Extracted data Block Start
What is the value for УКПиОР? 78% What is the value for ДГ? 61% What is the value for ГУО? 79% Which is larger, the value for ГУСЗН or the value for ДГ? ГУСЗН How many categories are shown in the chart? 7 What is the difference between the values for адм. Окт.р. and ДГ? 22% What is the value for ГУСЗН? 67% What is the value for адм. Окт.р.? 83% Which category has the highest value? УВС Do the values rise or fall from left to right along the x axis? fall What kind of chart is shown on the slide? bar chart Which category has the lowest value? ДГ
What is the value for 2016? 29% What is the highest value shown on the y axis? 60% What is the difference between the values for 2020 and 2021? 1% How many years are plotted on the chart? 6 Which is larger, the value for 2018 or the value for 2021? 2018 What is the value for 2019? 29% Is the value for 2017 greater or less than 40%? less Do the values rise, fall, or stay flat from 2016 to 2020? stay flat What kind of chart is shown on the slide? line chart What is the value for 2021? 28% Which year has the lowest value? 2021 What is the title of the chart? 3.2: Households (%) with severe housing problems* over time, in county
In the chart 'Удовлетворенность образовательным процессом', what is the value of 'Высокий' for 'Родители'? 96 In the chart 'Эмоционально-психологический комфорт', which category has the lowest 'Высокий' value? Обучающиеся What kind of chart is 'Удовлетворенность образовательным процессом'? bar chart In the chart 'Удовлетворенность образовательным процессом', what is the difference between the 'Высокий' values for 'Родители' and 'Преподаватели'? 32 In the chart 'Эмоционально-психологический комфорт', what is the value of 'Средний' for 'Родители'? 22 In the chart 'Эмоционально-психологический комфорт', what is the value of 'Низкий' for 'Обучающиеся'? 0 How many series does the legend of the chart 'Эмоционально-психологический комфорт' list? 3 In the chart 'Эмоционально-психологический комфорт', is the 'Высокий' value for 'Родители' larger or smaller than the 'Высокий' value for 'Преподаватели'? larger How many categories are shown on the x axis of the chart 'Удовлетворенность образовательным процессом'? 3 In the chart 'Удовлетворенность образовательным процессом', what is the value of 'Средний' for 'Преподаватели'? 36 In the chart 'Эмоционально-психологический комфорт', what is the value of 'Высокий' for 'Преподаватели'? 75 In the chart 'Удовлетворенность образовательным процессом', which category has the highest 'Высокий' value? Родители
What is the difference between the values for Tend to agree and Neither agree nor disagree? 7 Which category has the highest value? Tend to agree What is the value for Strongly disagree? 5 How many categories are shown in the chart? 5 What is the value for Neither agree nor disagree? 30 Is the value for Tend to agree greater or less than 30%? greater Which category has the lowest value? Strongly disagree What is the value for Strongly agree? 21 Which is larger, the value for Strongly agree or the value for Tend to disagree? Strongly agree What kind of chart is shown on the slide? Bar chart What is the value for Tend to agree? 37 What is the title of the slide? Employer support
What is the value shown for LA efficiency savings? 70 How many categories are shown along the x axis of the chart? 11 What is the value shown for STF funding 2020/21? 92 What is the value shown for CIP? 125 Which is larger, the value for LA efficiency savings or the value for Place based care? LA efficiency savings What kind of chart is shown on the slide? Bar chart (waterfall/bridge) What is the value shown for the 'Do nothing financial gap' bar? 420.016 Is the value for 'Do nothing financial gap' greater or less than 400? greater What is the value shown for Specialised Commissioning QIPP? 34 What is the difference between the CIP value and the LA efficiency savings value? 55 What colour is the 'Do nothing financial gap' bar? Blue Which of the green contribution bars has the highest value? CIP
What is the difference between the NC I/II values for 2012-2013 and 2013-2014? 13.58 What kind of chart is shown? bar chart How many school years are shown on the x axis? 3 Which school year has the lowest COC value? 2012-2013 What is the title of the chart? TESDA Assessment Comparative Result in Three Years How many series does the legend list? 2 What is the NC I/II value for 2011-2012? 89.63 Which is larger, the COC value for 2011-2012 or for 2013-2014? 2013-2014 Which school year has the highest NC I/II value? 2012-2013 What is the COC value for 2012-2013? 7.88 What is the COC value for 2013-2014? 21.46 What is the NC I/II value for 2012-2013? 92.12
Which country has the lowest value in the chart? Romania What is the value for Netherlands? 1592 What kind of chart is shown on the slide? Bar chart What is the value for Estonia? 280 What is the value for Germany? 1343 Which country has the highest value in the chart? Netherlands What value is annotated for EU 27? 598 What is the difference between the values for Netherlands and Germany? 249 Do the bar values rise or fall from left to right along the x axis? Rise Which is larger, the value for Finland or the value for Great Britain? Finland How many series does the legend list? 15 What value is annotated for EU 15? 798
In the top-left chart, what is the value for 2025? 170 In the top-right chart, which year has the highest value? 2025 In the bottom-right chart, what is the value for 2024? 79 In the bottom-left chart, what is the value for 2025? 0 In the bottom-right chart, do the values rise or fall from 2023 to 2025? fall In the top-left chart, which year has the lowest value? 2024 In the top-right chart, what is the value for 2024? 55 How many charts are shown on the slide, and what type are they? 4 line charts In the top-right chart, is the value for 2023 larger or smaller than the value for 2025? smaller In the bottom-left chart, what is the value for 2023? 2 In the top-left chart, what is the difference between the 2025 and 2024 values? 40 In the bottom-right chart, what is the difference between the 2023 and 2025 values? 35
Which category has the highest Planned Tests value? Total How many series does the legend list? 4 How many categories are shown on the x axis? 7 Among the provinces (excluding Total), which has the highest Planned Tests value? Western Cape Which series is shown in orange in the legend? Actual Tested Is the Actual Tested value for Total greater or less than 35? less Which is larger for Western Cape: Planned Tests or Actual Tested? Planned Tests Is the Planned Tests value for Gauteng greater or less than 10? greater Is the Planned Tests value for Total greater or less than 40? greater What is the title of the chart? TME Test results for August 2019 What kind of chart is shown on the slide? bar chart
Extracted data Block End
Exercise brief: Change each "category" in the entries to "group" and keep everything else the same.

Reply to the exercise:
What is the value for УКПиОР? 78% What is the value for ДГ? 61% What is the value for ГУО? 79% Which is larger, the value for ГУСЗН or the value for ДГ? ГУСЗН How many categories are shown in the chart? 7 What is the difference between the values for адм. Окт.р. and ДГ? 22% What is the value for ГУСЗН? 67% What is the value for адм. Окт.р.? 83% Which group has the highest value? УВС Do the values rise or fall from left to right along the x axis? fall What kind of chart is shown on the slide? bar chart Which group has the lowest value? ДГ
What is the value for 2016? 29% What is the highest value shown on the y axis? 60% What is the difference between the values for 2020 and 2021? 1% How many years are plotted on the chart? 6 Which is larger, the value for 2018 or the value for 2021? 2018 What is the value for 2019? 29% Is the value for 2017 greater or less than 40%? less Do the values rise, fall, or stay flat from 2016 to 2020? stay flat What kind of chart is shown on the slide? line chart What is the value for 2021? 28% Which year has the lowest value? 2021 What is the title of the chart? 3.2: Households (%) with severe housing problems* over time, in county
In the chart 'Удовлетворенность образовательным процессом', what is the value of 'Высокий' for 'Родители'? 96 In the chart 'Эмоционально-психологический комфорт', which group has the lowest 'Высокий' value? Обучающиеся What kind of chart is 'Удовлетворенность образовательным процессом'? bar chart In the chart 'Удовлетворенность образовательным процессом', what is the difference between the 'Высокий' values for 'Родители' and 'Преподаватели'? 32 In the chart 'Эмоционально-психологический комфорт', what is the value of 'Средний' for 'Родители'? 22 In the chart 'Эмоционально-психологический комфорт', what is the value of 'Низкий' for 'Обучающиеся'? 0 How many series does the legend of the chart 'Эмоционально-психологический комфорт' list? 3 In the chart 'Эмоционально-психологический комфорт', is the 'Высокий' value for 'Родители' larger or smaller than the 'Высокий' value for 'Преподаватели'? larger How many categories are shown on the x axis of the chart 'Удовлетворенность образовательным процессом'? 3 In the chart 'Удовлетворенность образовательным процессом', what is the value of 'Средний' for 'Преподаватели'? 36 In the chart 'Эмоционально-психологический комфорт', what is the value of 'Высокий' for 'Преподаватели'? 75 In the chart 'Удовлетворенность образовательным процессом', which group has the highest 'Высокий' value? Родители
What is the difference between the values for Tend to agree and Neither agree nor disagree? 7 Which group has the highest value? Tend to agree What is the value for Strongly disagree? 5 How many categories are shown in the chart? 5 What is the value for Neither agree nor disagree? 30 Is the value for Tend to agree greater or less than 30%? greater Which group has the lowest value? Strongly disagree What is the value for Strongly agree? 21 Which is larger, the value for Strongly agree or the value for Tend to disagree? Strongly agree What kind of chart is shown on the slide? Bar chart What is the value for Tend to agree? 37 What is the title of the slide? Employer support
What is the value shown for LA efficiency savings? 70 How many categories are shown along the x axis of the chart? 11 What is the value shown for STF funding 2020/21? 92 What is the value shown for CIP? 125 Which is larger, the value for LA efficiency savings or the value for Place based care? LA efficiency savings What kind of chart is shown on the slide? Bar chart (waterfall/bridge) What is the value shown for the 'Do nothing financial gap' bar? 420.016 Is the value for 'Do nothing financial gap' greater or less than 400? greater What is the value shown for Specialised Commissioning QIPP? 34 What is the difference between the CIP value and the LA efficiency savings value? 55 What colour is the 'Do nothing financial gap' bar? Blue Which of the green contribution bars has the highest value? CIP
What is the difference between the NC I/II values for 2012-2013 and 2013-2014? 13.58 What kind of chart is shown? bar chart How many school years are shown on the x axis? 3 Which school year has the lowest COC value? 2012-2013 What is the title of the chart? TESDA Assessment Comparative Result in Three Years How many series does the legend list? 2 What is the NC I/II value for 2011-2012? 89.63 Which is larger, the COC value for 2011-2012 or for 2013-2014? 2013-2014 Which school year has the highest NC I/II value? 2012-2013 What is the COC value for 2012-2013? 7.88 What is the COC value for 2013-2014? 21.46 What is the NC I/II value for 2012-2013? 92.12
Which country has the lowest value in the chart? Romania What is the value for Netherlands? 1592 What kind of chart is shown on the slide? Bar chart What is the value for Estonia? 280 What is the value for Germany? 1343 Which country has the highest value in the chart? Netherlands What value is annotated for EU 27? 598 What is the difference between the values for Netherlands and Germany? 249 Do the bar values rise or fall from left to right along the x axis? Rise Which is larger, the value for Finland or the value for Great Britain? Finland How many series does the legend list? 15 What value is annotated for EU 15? 798
In the top-left chart, what is the value for 2025? 170 In the top-right chart, which year has the highest value? 2025 In the bottom-right chart, what is the value for 2024? 79 In the bottom-left chart, what is the value for 2025? 0 In the bottom-right chart, do the values rise or fall from 2023 to 2025? fall In the top-left chart, which year has the lowest value? 2024 In the top-right chart, what is the value for 2024? 55 How many charts are shown on the slide, and what type are they? 4 line charts In the top-right chart, is the value for 2023 larger or smaller than the value for 2025? smaller In the bottom-left chart, what is the value for 2023? 2 In the top-left chart, what is the difference between the 2025 and 2024 values? 40 In the bottom-right chart, what is the difference between the 2023 and 2025 values? 35
Which group has the highest Planned Tests value? Total How many series does the legend list? 4 How many categories are shown on the x axis? 7 Among the provinces (excluding Total), which has the highest Planned Tests value? Western Cape Which series is shown in orange in the legend? Actual Tested Is the Actual Tested value for Total greater or less than 35? less Which is larger for Western Cape: Planned Tests or Actual Tested? Planned Tests Is the Planned Tests value for Gauteng greater or less than 10? greater Is the Planned Tests value for Total greater or less than 40? greater What is the title of the chart? TME Test results for August 2019 What kind of chart is shown on the slide? bar chart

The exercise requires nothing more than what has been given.